TASK A:
In the Datalab dataset documentation, reproduce word for word the passage starting at "Text (.txt)" and ending at "in the dataset.".
TASK B:
Carry on the Datalab dataset documentation from the point where it stops.

TEXT BLOCK:
Class that holds and validates datasets for Datalab.

Internally, the data is stored as a datasets.Dataset object and the labels are integers (ranging from 0 to K-1, where K is the number of classes) stored in a numpy array.

Parameters:

data (Union[Dataset, DataFrame, Dict[str, Any], List[Dict[str, Any]], str]) –
Dataset to be audited by Datalab. Several formats are supported, which will internally be converted to a Dataset object.
Supported formats:
- datasets.Dataset
- pandas.DataFrame
- dict
  
  keys are strings
  
  values are arrays or lists of equal length
- list
  
  list of dictionaries with the same keys
- str
  
  path to a local file
  
  Text (.txt)
  
  CSV (.csv)
  
  JSON (.json)
  
  or a dataset identifier on the Hugging Face Hub
It checks if the string is a path to a file that exists locally, and if not, it assumes it is a dataset identifier on the Hugging Face Hub.
label_name (Union[str, List[str]]) – Name of the label column in the dataset.
task (Task) –
The task associated with the dataset. This is used to determine how to to format the labels.

Note:
- If the task is a classification task, the labels
will be mapped to integers, e.g. [0, 1, …, K-1] where K is the number of classes. If the task is a regression task, the labels will not be mapped to integers.
- If the task is a multilabel task, the labels will be formatted as a list of lists, e.g. [[0, 1], [1, 2], [0, 2]] where each sublist contains the labels for a single example. If the task is not a multilabel task, the labels will be formatted as a 1D numpy array.

Warning

Optional dependencies:

datasets :
Dataset, DatasetDict and load_dataset are imported from datasets. This is an optional dependency of cleanlab, but is required for Datalab to work.

Attributes:

`class_names`
`has_labels`	Check if labels are available.

property class_names: List[str]#

property has_labels: bool#: Check if labels are available.

class cleanlab.datalab.internal.data.Label(*, data, label_name=None, map_to_int=True)[source]#

Bases: ABC

Class to represent labels in a dataset.

It stores the labels as a numpy array and maps them to integers if necessary. If a mapping is not necessary, e.g. for regression tasks, the mapping will be an empty dictionary.

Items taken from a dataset
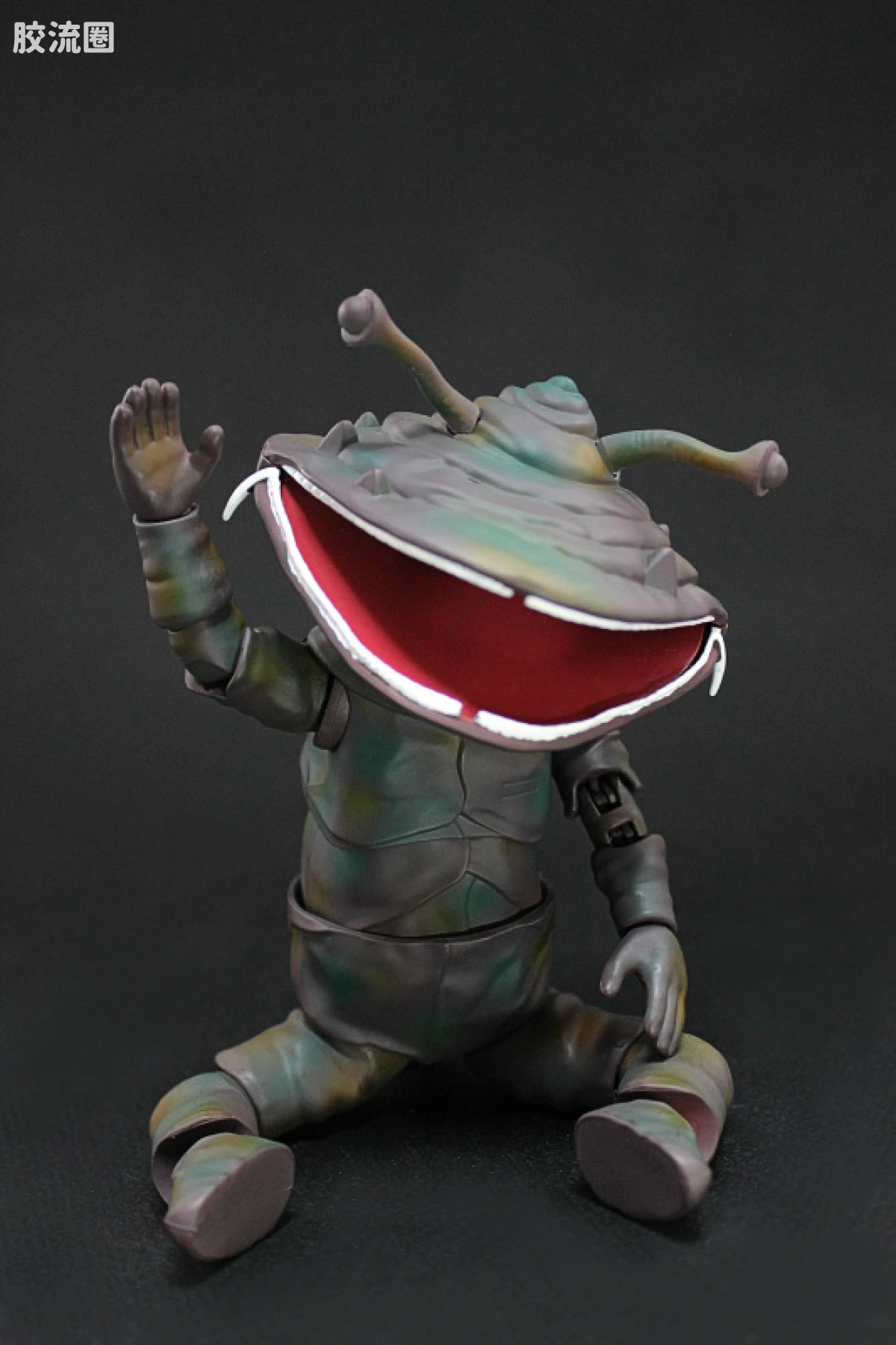 Monster Action Figure系列 普通版 硬币怪兽 卡尼贡 - 图片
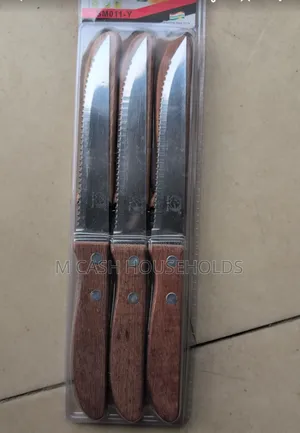 6-Set of Steak Knife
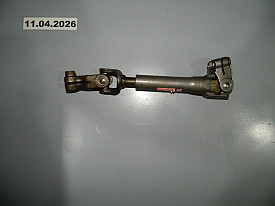 КАРДАН РУЛЕВОЙ 2.0 (48080-6MA0A) NISSAN QASHQAI J11 - ROGUE SPORT J11 2017-2024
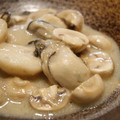 くまっちゃん☆'s cooksnap of when they made 里芋と牡蠣の白い煮物.
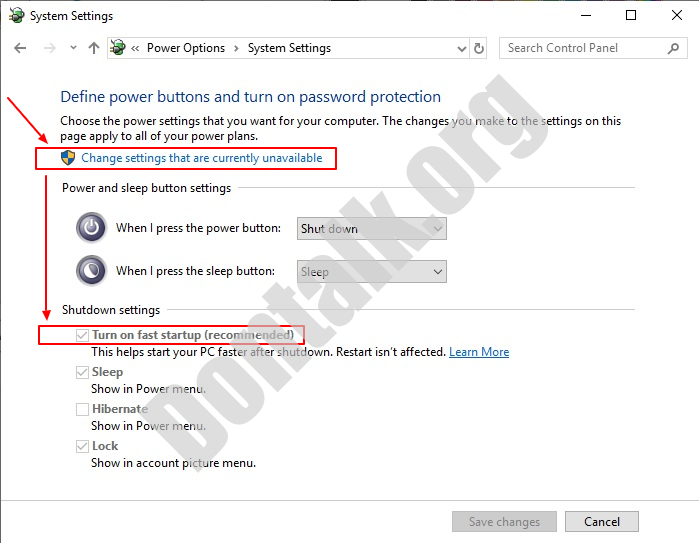 turn_on_fast_startup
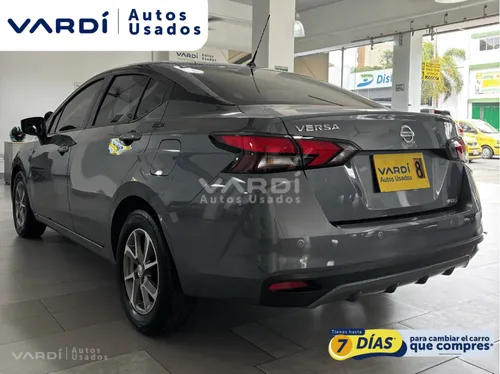Nissan Versa Sense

TASK ANSWER A:
Text (.txt)
  
  CSV (.csv)
  
  JSON (.json)
  
  or a dataset identifier on the Hugging Face Hub
It checks if the string is a path to a file that exists locally, and if not, it assumes it is a dataset identifier on the Hugging Face Hub.
label_name (Union[str, List[str]]) – Name of the label column in the dataset.

TASK ANSWER B:
Parameters:

data (Dataset) – A Hugging Face Dataset object.
label_name (str) – Name of the label column in the dataset.
map_to_int (bool) – Whether to map the labels to integers, e.g. [0, 1, …, K-1] where K is the number of classes. If False, the labels are not mapped to integers, e.g. for regression tasks.

Attributes:

`class_names`	A list of class names that are present in the dataset.
`is_available`	Check if labels are available.

property class_names: List[str]#

A list of class names that are present in the dataset.

Without labels, this will return an empty list.

property is_available: bool#: Check if labels are available.

class cleanlab.datalab.internal.data.MultiLabel(data, label_name, map_to_int)[source]#

Bases: Label

Attributes:

`class_names`	A list of class names that are present in the dataset.
`is_available`	Check if labels are available.

property class_names: List[str]#

A list of class names that are present in the dataset.

Without labels, this will return an empty list.

property is_available: bool#: Check if labels are available.

class cleanlab.datalab.internal.data.MultiClass(data, label_name, map_to_int)[source]#

Bases: Label

Attributes:

`class_names`	A list of class names that are present in the dataset.
`is_available`	Check if labels are available.

property class_names: List[str]#

A list of class names that are present in the dataset.

Without labels, this will return an empty list.

property is_available: bool#: Check if labels are available.